Supplied text Start Marker

Oh, Donald. Tacky, tacky, tacky…..

We’ve all become familiar with the various kinds of pyramid schemes operating in the U.S. Most aren’t as monumental as the Bernie Madoff ponzi-scheme variety, and some even sell arguably useful products, but they all share certain characteristics: they’re based on recruiting an increasing number of “investors,” and typically, those new recruits pay a sum of money to join the “program” and become a distributor of a product or service. They’re told they’ll make money based on the number of new recruits they bring in. The basic idea is that the higher up on the pyramid you are, the more money you’ll make.

In reality, what happens is that only the originators of the pyramid scheme make money and the rest lose theirs when the pyramid scheme collapses.

Evidently, in-between bankruptcies, bottled water and steaks, Donald Trump engaged in a pyramid scheme to sell a “diet product” to the desperate/credulous:

The company’s flagship product was called the PrivaTest, which supposedly relies upon a mail-in urine test to determine one’s individual nutritional needs and create a custom vitamin formula (about $140 for the test; $70 per month for the vitamins; $100 to retest every 6 months).

From a scientific viewpoint, urine tests do not provide a legitimate basis for recommending that people take dietary supplements. Moreover, even if they could, the nutrients in the so-called customized formulas can be obtained far more inexpensively in retail stores. The Trump Network also acquired a weight loss program called The Silhouette Solution, which consisted of a book promising to lose the weight you want and have the silhouette you choose, which was included in the starter weight loss kit, all for a whopping $1,325. The package was marketed as “a complete eight-week program that contains everything you need to achieve your short and long term weight loss goals.” In it, they send you eight weeks worth of low-calorie food….

Supplied text End Marker
Source information Start Marker

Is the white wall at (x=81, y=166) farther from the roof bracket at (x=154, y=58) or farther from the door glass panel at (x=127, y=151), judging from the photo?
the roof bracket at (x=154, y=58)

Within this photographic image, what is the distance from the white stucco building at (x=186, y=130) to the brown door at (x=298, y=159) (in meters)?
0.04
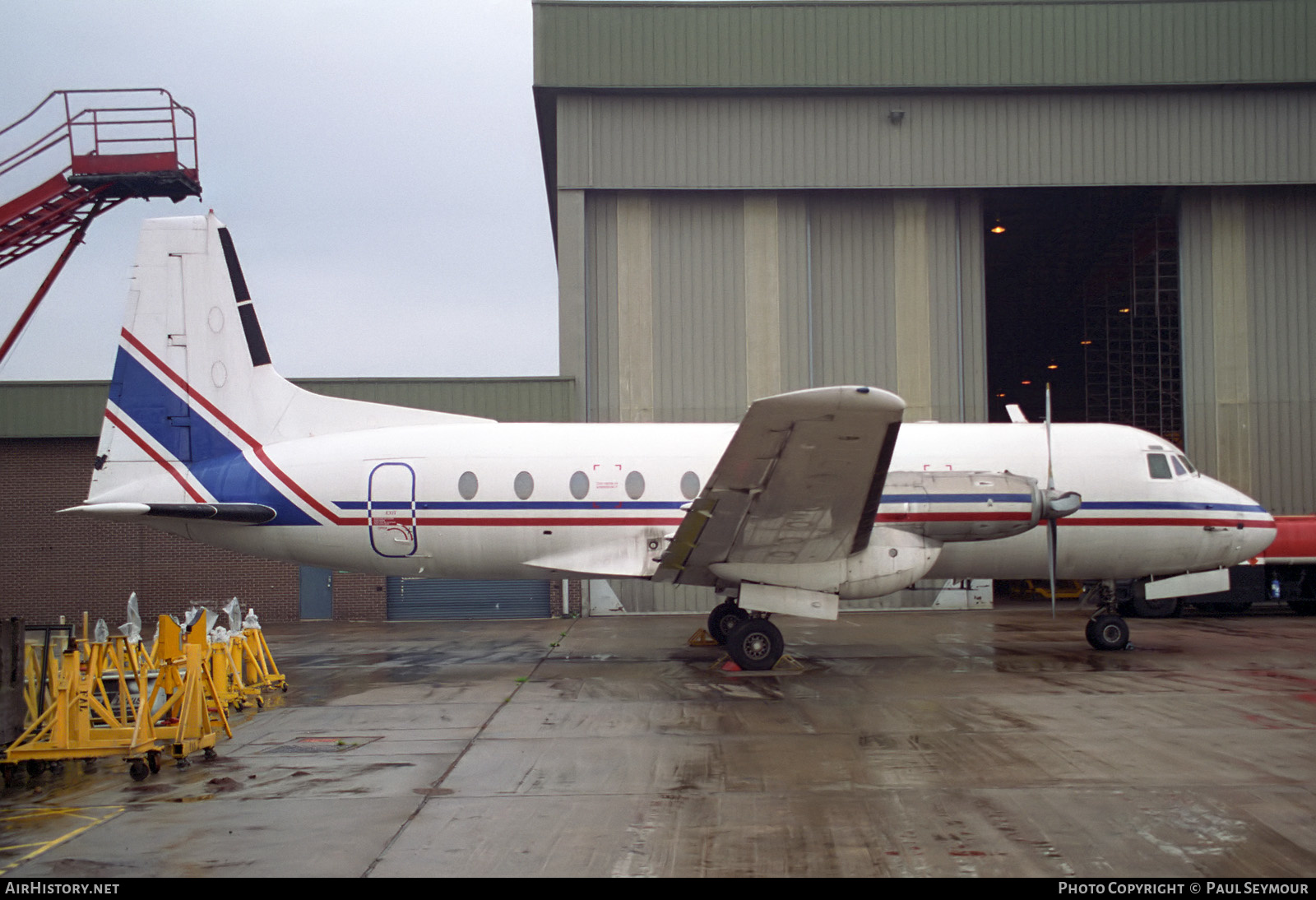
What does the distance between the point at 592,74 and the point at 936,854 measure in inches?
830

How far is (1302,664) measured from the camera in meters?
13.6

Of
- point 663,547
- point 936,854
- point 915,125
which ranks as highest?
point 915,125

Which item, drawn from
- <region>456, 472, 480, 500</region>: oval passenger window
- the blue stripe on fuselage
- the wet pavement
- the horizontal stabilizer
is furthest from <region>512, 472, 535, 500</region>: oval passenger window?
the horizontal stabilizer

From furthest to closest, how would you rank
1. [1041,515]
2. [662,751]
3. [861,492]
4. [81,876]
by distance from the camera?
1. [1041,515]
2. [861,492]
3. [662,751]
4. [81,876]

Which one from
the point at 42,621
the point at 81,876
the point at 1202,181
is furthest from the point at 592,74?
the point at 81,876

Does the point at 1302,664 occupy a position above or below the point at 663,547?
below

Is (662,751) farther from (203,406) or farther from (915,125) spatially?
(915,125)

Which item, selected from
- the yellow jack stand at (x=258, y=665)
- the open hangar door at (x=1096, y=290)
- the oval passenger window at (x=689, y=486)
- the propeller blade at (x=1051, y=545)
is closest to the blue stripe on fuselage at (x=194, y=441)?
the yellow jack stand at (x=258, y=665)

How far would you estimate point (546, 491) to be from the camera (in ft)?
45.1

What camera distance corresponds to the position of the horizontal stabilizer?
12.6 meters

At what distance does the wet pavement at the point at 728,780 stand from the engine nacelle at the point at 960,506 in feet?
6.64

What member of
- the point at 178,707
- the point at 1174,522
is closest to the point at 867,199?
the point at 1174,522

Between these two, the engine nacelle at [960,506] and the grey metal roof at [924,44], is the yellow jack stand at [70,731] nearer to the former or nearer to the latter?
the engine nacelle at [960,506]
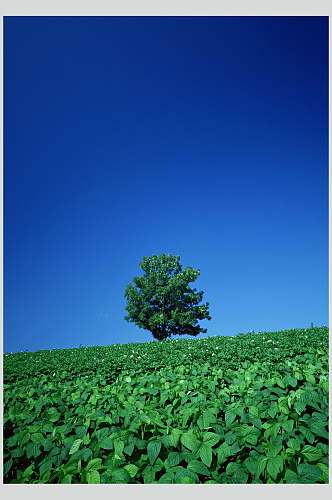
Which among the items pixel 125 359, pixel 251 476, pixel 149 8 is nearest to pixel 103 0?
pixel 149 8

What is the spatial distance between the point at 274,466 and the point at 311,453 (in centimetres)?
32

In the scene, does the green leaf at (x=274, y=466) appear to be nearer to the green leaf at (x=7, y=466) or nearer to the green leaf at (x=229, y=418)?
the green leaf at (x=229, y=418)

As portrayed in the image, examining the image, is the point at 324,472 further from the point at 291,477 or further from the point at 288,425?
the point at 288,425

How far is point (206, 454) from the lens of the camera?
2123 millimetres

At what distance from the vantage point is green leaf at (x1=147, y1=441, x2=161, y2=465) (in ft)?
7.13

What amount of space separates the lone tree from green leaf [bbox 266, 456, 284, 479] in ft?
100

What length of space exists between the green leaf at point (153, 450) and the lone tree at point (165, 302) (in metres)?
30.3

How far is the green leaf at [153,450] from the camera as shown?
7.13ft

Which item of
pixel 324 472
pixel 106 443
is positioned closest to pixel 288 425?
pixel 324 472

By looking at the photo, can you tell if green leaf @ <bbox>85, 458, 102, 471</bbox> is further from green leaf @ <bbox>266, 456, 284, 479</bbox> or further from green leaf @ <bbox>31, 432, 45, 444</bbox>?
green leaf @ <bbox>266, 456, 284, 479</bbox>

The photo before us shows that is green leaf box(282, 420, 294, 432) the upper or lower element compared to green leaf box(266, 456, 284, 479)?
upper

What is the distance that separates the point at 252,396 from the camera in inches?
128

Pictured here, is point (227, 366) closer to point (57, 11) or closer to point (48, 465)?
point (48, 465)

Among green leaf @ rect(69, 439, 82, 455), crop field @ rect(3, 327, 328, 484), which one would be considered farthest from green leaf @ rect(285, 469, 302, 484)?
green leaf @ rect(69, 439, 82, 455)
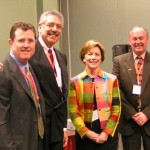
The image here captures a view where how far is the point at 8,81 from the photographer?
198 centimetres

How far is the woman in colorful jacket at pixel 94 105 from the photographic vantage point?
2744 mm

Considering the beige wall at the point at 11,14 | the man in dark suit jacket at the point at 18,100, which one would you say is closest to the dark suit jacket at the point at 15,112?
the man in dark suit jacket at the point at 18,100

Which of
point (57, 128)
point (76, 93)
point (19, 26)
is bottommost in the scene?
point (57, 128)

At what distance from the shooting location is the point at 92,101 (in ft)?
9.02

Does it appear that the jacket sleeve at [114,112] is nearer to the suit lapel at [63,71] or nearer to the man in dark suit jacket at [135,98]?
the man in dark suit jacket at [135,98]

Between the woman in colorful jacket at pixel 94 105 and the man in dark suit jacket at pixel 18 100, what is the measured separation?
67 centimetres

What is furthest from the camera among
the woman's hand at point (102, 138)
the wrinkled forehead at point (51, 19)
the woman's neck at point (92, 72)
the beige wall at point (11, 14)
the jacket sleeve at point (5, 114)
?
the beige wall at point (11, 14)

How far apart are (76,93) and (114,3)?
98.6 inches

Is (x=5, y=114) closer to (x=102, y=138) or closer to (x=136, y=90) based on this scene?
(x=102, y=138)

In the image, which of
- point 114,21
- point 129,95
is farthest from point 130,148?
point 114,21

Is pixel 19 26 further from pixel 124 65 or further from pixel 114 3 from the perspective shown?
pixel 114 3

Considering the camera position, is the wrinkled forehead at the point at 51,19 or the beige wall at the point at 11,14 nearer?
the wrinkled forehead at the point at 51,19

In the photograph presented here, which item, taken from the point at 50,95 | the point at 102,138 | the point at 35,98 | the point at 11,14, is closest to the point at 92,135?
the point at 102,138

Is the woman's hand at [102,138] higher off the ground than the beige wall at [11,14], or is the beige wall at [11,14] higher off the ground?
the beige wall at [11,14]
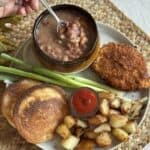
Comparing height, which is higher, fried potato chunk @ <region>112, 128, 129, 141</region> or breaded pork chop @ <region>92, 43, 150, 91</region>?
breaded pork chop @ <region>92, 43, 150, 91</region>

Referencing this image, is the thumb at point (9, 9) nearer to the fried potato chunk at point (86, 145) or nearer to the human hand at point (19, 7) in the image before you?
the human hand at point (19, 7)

Source information End Marker
Source information Start Marker

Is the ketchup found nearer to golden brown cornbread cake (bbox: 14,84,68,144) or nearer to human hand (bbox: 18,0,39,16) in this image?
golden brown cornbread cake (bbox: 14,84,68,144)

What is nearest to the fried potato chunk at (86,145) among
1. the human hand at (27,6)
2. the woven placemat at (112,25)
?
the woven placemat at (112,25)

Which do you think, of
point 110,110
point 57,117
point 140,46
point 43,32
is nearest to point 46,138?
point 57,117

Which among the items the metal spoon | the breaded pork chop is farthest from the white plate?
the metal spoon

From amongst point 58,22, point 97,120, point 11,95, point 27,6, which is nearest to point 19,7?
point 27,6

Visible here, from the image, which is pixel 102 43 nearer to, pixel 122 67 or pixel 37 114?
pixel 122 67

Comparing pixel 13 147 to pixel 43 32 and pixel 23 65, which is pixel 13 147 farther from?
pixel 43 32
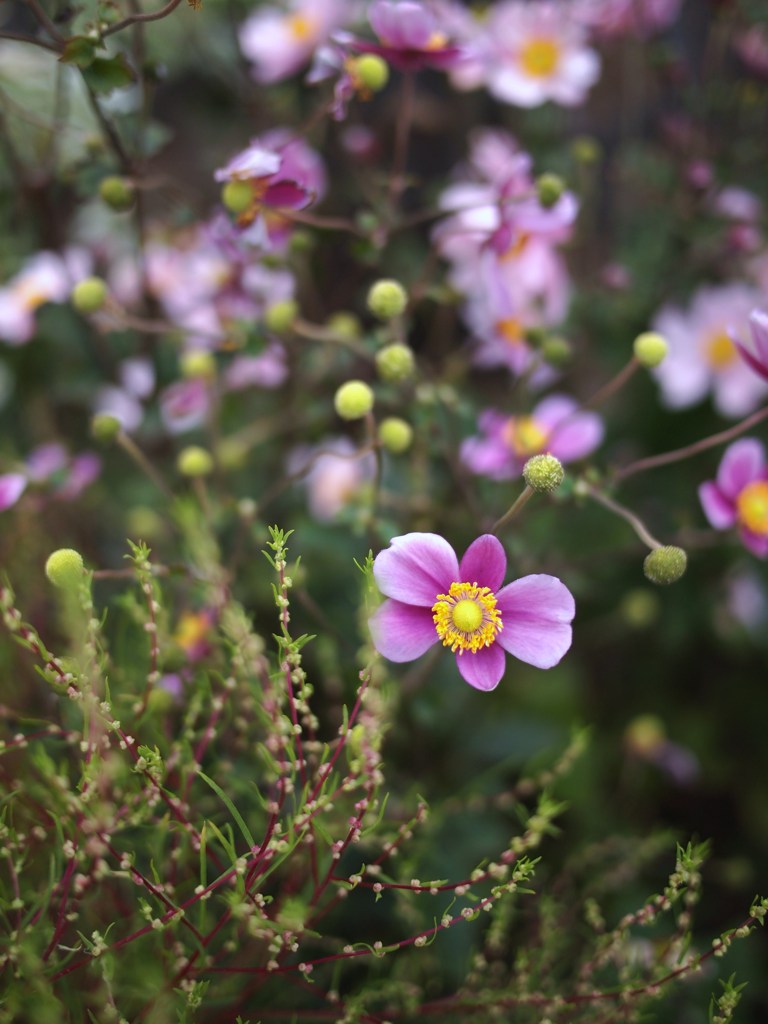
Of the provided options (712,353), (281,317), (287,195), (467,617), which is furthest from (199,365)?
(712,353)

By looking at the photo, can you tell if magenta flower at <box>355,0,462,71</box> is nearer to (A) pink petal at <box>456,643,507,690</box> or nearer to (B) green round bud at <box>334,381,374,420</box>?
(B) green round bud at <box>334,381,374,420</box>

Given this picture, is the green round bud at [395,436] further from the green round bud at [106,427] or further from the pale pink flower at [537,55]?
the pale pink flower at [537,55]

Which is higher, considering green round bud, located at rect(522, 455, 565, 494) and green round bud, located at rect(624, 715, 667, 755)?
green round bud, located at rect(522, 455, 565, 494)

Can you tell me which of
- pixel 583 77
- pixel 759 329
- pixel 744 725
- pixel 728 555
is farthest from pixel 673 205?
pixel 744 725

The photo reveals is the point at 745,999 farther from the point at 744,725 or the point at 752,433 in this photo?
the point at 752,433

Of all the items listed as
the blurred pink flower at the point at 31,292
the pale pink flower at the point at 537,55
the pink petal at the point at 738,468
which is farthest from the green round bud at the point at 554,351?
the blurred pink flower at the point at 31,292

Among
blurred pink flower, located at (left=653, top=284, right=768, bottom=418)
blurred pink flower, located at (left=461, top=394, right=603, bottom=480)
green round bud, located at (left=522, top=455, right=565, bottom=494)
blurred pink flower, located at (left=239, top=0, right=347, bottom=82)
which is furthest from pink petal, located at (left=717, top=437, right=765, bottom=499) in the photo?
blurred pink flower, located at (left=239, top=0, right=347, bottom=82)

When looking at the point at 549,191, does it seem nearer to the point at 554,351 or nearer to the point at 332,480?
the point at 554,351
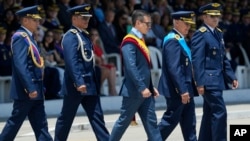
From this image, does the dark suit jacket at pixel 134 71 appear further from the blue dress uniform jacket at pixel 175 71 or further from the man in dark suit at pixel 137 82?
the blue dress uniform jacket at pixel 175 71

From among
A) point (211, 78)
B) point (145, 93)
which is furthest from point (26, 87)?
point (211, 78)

Source information End Marker
Source information Start Marker

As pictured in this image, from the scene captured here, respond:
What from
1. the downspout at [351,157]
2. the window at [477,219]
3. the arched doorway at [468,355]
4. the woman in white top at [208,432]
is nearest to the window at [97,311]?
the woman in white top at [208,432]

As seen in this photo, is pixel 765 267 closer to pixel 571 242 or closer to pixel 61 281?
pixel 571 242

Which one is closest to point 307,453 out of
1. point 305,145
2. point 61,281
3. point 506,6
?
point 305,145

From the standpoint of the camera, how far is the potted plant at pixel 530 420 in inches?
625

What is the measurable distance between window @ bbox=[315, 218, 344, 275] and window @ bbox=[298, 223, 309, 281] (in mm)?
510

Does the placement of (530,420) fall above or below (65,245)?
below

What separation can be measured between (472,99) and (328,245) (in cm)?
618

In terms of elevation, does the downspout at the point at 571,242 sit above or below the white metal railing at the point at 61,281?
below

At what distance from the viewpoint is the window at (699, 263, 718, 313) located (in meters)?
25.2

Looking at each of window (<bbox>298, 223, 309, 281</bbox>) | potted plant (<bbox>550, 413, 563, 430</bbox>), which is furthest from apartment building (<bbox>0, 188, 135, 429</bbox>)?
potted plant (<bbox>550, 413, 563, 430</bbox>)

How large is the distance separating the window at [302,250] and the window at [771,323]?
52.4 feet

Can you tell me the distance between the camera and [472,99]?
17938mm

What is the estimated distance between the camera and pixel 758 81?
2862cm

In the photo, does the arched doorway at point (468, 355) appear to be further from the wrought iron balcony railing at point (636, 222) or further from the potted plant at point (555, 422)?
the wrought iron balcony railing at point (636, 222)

Source information End Marker

— Activity list —
• a. Reproduce the pyramid-scheme text word for word, starting with "Evidently, in-between bankruptcies, bottled" and going on through "every 6 months).".
• b. According to the pyramid-scheme text, about how much did the PrivaTest cost?
• c. Continue the pyramid-scheme text from its last sentence.

— Response list —
• a.
Evidently, in-between bankruptcies, bottled water and steaks, Donald Trump engaged in a pyramid scheme to sell a “diet product” to the desperate/credulous:

The company’s flagship product was called the PrivaTest, which supposedly relies upon a mail-in urine test to determine one’s individual nutritional needs and create a custom vitamin formula (about $140 for the test; $70 per month for the vitamins; $100 to retest every 6 months).

• b. About $140.

• c.
But it gets better….you could also purchase the $400 “business kit” and market the product to your friends and family, ala Tupperware. Trump sold Privatest and the Silhouette Solution in 2012 to a company called Bioceutica, LLC., apparently due to concerns about liability. Earlier this year, the Washington Post reported on Trump’s claim that his involvement with Ideal Health merely allowed them to use his name for marketing purposes and that he was not involved in the company’s operations.

But statements by him and other company representatives — as well as a plethora of marketing materials circulating online — often gave the impression of a partnership that was certain to lift thousands of people into prosperity. In fact, within a few years, the company fell on hard times, leaving some salespeople in tough financial straits. It ultimately was acquired by another firm.

But when Trump joined forces with Ideal Health, he was enthusiastic about its future.

“When I did ‘The Apprentice,’ it was a long shot. This is not a long shot,” Trump told a Trump Network convention of at least 5,000 people in Miami in 2009, his face projected onto a giant screen. “This is going to be something that’s really amazing.”

Yep. Amazing. You’ll be thin and rich.

And this is the charlatan who’s going to “Make America Great.”